Petroleum refineries and chemical plants periodically need to clean storage tanks to check for corrosion, to allow the tank to be repurposed, or for other maintenance work. Part of the process for cleaning a tank includes gas freeing – removing flammable or toxic vapors from the tank – to provide a nonhazardous atmosphere in the tank for the cleaning crew.
A petroleum refinery had a large storage tank that had been out of service for several years that they wanted to repurpose. This tank was protected by the plant’s vapor recovery system that used natural gas (composed mostly of methane) to fill the headspace of their tanks to prevent air ingress into the tanks. They needed to clean the tank prior to putting it into service. As part of the cleaning process, they arranged for a third party to gas-free the tank.

◆ **ENTRIES SHOWN**
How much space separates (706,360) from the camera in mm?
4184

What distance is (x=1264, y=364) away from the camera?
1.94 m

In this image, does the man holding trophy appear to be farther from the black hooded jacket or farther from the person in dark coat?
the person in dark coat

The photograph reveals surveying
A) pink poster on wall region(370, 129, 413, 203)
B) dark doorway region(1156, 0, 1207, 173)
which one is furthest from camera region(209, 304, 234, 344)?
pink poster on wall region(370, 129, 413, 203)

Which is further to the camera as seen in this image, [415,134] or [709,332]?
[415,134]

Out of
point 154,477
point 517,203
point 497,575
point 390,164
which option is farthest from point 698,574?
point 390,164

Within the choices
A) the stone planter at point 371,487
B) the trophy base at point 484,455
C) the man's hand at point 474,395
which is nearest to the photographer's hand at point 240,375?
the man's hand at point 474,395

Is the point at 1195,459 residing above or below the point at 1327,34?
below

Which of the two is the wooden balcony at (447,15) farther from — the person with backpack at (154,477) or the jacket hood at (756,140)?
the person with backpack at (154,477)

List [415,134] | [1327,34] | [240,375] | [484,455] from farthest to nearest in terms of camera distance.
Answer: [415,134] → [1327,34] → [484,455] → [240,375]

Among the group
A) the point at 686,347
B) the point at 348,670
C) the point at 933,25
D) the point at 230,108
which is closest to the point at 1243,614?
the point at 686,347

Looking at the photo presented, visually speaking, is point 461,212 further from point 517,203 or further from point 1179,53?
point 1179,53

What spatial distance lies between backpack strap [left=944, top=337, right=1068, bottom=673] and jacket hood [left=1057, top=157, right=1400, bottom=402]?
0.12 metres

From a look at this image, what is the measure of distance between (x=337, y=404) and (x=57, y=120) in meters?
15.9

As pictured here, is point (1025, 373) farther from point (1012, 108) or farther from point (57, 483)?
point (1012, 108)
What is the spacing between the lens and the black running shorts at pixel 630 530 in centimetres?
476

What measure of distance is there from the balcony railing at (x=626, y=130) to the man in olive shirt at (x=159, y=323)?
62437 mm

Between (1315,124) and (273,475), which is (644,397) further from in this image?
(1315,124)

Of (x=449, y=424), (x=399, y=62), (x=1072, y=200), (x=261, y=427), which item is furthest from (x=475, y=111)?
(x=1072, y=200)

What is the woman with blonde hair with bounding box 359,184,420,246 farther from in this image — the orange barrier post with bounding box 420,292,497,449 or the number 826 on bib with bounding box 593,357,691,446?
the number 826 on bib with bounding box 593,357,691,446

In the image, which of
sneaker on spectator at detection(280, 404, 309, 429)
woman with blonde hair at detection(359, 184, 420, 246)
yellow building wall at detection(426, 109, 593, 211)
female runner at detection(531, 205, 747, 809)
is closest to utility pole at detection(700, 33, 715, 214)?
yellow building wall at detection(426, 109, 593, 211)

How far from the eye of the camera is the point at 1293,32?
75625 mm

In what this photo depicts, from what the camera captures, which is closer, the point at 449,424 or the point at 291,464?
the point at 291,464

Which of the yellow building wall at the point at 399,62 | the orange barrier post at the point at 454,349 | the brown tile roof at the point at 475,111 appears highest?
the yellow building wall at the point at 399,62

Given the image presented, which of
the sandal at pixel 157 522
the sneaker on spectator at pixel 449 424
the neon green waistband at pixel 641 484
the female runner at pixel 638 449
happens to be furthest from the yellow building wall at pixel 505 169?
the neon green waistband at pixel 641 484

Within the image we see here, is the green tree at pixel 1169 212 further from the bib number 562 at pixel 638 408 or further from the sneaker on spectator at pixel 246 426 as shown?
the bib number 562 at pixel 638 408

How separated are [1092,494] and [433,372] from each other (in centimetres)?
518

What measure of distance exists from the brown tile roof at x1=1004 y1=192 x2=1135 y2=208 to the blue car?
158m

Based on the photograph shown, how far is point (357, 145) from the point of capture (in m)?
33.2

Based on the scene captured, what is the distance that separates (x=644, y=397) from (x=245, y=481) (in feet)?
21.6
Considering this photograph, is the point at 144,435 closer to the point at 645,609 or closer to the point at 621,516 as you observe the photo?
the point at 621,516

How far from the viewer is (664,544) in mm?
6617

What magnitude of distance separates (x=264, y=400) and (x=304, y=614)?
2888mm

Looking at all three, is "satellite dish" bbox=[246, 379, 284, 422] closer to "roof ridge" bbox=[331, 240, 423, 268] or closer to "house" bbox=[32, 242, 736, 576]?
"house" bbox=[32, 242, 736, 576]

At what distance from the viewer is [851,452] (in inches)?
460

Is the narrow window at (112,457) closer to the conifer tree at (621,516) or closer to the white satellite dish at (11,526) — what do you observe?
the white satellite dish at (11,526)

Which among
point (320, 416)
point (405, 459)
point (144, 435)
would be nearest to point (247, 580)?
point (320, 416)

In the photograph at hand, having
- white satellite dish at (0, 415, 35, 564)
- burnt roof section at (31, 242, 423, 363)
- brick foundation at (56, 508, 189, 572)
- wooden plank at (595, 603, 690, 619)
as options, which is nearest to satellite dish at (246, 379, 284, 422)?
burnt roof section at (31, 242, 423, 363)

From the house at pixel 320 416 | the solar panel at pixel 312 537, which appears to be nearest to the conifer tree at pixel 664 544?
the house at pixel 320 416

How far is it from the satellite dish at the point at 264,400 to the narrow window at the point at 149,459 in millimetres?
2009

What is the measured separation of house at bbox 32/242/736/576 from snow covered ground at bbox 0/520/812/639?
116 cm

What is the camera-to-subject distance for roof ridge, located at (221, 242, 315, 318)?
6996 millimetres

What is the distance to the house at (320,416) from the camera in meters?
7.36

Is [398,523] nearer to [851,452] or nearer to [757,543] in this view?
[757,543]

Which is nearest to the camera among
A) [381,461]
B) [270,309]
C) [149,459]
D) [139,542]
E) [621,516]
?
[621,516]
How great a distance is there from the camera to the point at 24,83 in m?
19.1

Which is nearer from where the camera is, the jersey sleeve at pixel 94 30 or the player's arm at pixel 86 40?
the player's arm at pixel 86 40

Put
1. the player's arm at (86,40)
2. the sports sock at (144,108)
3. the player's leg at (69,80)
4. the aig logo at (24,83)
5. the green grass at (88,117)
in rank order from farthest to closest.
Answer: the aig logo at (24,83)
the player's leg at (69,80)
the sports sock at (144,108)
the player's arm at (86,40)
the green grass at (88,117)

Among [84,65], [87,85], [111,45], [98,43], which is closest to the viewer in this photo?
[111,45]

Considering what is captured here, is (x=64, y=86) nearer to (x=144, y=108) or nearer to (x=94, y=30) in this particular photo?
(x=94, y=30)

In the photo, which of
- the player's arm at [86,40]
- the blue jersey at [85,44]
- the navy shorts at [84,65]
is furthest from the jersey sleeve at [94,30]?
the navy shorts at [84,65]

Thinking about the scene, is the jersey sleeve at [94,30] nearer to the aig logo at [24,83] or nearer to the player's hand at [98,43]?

◆ **DIRECTIONS**
Turn the paragraph of the tank-cleaning passage that begins "A petroleum refinery had a large storage tank" into a short bulleted list of its main facts.

◆ **RESPONSE TO THE EXERCISE**
- A refinery wanted to repurpose a large storage tank that had been out of service for several years.
- The plant's vapor recovery system protected the tank by filling tank headspaces with natural gas (mostly methane) to keep air out.
- The tank had to be cleaned before going back into service.
- As part of the cleaning, a third party was hired to gas-free the tank.